DATA IN THIS EXERCISE:
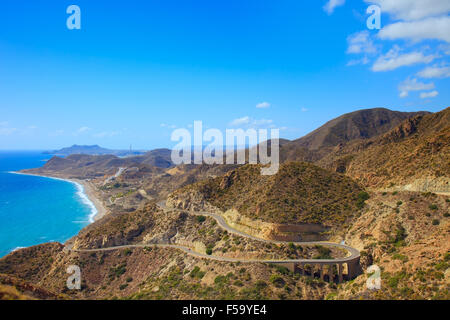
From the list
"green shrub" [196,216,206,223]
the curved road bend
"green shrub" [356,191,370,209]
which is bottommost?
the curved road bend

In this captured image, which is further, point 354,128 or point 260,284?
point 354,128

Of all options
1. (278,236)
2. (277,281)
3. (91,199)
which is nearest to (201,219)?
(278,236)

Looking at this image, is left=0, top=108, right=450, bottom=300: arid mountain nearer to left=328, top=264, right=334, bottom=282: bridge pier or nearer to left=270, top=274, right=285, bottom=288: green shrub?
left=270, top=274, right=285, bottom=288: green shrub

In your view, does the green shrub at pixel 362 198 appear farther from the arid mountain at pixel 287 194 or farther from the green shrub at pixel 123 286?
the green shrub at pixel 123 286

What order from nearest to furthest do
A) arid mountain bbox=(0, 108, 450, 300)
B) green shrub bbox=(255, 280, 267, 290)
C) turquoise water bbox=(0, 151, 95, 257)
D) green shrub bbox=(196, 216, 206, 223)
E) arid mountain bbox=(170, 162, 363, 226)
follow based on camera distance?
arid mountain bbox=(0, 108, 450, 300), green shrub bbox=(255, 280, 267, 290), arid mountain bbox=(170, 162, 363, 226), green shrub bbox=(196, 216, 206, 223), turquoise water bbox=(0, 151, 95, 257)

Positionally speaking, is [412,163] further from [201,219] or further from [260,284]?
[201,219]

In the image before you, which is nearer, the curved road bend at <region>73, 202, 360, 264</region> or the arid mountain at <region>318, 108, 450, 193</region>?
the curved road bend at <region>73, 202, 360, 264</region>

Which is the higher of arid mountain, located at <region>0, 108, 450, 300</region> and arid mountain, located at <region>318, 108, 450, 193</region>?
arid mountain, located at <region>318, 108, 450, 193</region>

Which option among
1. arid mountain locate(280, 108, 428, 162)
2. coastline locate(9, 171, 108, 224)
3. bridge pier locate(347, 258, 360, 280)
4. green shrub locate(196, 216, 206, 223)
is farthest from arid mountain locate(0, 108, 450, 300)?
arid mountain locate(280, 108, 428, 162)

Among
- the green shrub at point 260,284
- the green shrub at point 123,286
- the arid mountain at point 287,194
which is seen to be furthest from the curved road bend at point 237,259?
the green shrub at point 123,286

--

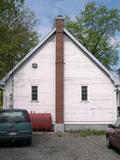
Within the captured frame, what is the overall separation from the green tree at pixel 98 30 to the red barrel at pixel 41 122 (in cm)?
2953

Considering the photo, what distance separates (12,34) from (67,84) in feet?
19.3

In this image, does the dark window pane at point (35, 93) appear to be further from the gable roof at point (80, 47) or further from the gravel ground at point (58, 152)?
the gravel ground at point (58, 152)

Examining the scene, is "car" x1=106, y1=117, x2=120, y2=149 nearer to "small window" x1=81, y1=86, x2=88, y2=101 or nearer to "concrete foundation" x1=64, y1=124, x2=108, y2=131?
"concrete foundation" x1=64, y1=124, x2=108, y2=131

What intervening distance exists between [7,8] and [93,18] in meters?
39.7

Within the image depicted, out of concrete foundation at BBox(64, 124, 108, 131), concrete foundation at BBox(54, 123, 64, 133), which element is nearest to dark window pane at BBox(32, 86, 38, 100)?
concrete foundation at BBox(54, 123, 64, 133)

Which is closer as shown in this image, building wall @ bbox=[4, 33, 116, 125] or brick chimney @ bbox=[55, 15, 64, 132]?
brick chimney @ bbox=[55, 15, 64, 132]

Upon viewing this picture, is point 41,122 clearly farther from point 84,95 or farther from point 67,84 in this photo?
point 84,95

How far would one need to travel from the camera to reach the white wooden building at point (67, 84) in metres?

--

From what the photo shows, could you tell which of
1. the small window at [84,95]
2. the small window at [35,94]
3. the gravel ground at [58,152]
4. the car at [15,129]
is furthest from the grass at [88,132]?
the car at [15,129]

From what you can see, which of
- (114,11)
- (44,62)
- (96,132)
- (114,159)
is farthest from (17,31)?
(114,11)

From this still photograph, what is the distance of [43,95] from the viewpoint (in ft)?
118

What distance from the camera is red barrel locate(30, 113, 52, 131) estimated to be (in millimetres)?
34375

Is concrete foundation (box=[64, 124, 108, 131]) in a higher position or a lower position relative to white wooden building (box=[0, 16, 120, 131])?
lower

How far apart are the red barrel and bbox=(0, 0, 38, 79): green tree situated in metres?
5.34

DO THIS:
List each line of the records above that contains the string "located".

RESULT:
Which is the higher of arid mountain, located at <region>0, 108, 450, 300</region> and arid mountain, located at <region>318, 108, 450, 193</region>?
arid mountain, located at <region>318, 108, 450, 193</region>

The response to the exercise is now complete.